Title: DNSLogzip: A Novel Approach to Fast and High-Ratio Compression for DNS Logs
Authors
Yunwei Dai (Southeast University; Jiangsu Future Networks Innovation Institute); Guyue Liu (Peking University); Tao Huang (Southeast University; State Key Laboratory of Networking and Switching Technology, BUPT, China; Purple Mountain Laboratories); Shuo Wang (State Key Laboratory of Networking and Switching Technology, BUPT, China; Purple Mountain Laboratories); Yong Wang, Xingli Wu (Jiangsu Zhiwang Technology Co., Ltd.); Lei Song, Heshun Li, Chuang Wang (China Mobile Communications Group Shandong Co., Ltd.); Fanglong Hu (China Telecom Co., Ltd.); Hong Sun, Yanan Li (China United Network Communications Corporation Jiangsu Branch)
Scribe: Rulan Yang (Xiamen University)
Introduction
The Domain Name System (DNS) is a critical component of the Internet, and DNS logs are widely used for security monitoring, traffic analysis, and regulatory compliance. Rapid growth in Internet traffic has caused DNS log volumes to increase dramatically, creating significant storage challenges. Existing approaches primarily rely on general-purpose compression algorithms, which fail to leverage the unique characteristics of DNS logs, such as skewed domain lookup distributions and repetitive query patterns, thereby limiting their effectiveness. To address these limitations, this work proposes a DNS-aware compression method that leverages both inter-line and intra-line log patterns. The approach significantly improves compression ratios while maintaining lossless reconstruction, offering a practical and efficient solution for managing large-scale DNS log data in real-world deployments.
Key idea and contribution:
The key insight is that DNS logs contain significant redundancies, both across lines and within individual lines, and exploiting these patterns enables effective lossless compression. Building on this observation, the authors conduct an empirical analysis of real DNS logs and identify four key inter-line and intra-line features that help reduce redundancy without losing information. Guided by these insights, DNSLogzip is designed with a modular compression architecture, which supports diverse log formats and allows flexible integration and customization.
The features they observed are:
(1) The DNS caching mechanism ensures that queries sent to the same resolver for the same domain name and record type are more likely to return identical lookup results.
(2) The DNS tree structure [35, 36], as shown in Figure 7, determines that most domain names in the DNS system share common suffixes.
(3) On the Internet, most DNS queries are Type A and can get normal lookup results, meaning that QType is 1 and RCode is 0 in most cases.

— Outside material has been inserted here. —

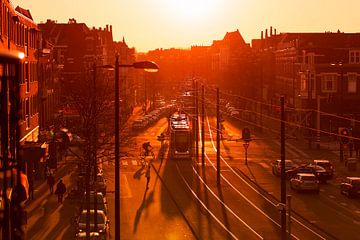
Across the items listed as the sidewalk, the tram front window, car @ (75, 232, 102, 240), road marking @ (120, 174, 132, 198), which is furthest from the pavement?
the tram front window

(4) Letters in DNS are case-insensitive, resulting in logs that primarily contain numbers and lowercase letters.
The DNSLogzip framework compresses DNS logs by exploiting their unique characteristics. The Parser & Adapter splits log files into chunks and parses fields. The Data Transformer enhances text similarity using inter- and intra-line features, while the Data Reducer reduces chunk size through differencing, hiding, replacing, and encoding. Finally, a general-purpose compressor produces the compact output.
Evaluation
Results show that DNSLogzip achieves consistently higher compression speeds than both general-purpose and domain-specific compressors, reaching up to 1.51× faster than gzip and over 500× faster than LogShrink. Its decompression speed remains above 160 MB/s across datasets, confirming practical applicability. Checksum verification demonstrates that DNSLogzip is fully lossless.
Q&A
This paper is being presented on behalf of the authors, and there will be no Q&A session.
Personal thoughts
DNSLogzip presents an innovative DNS log compression method, leveraging domain hierarchies, query patterns, and address continuity to improve similarity and compression ratios. Its modular design, multi-field sorting, field hiding, and number encoding enable efficient, low-overhead processing, while concurrency ensures scalability. Potential issues include dependence on specific log formats, added complexity from address sorting and indexing, and field-hiding assumptions that may fail for unusual QTypes or RCodes. Future work could explore adaptive parsing for diverse logs, real-time streaming support, and applying similar techniques to other structured network logs to enhance robustness and generality.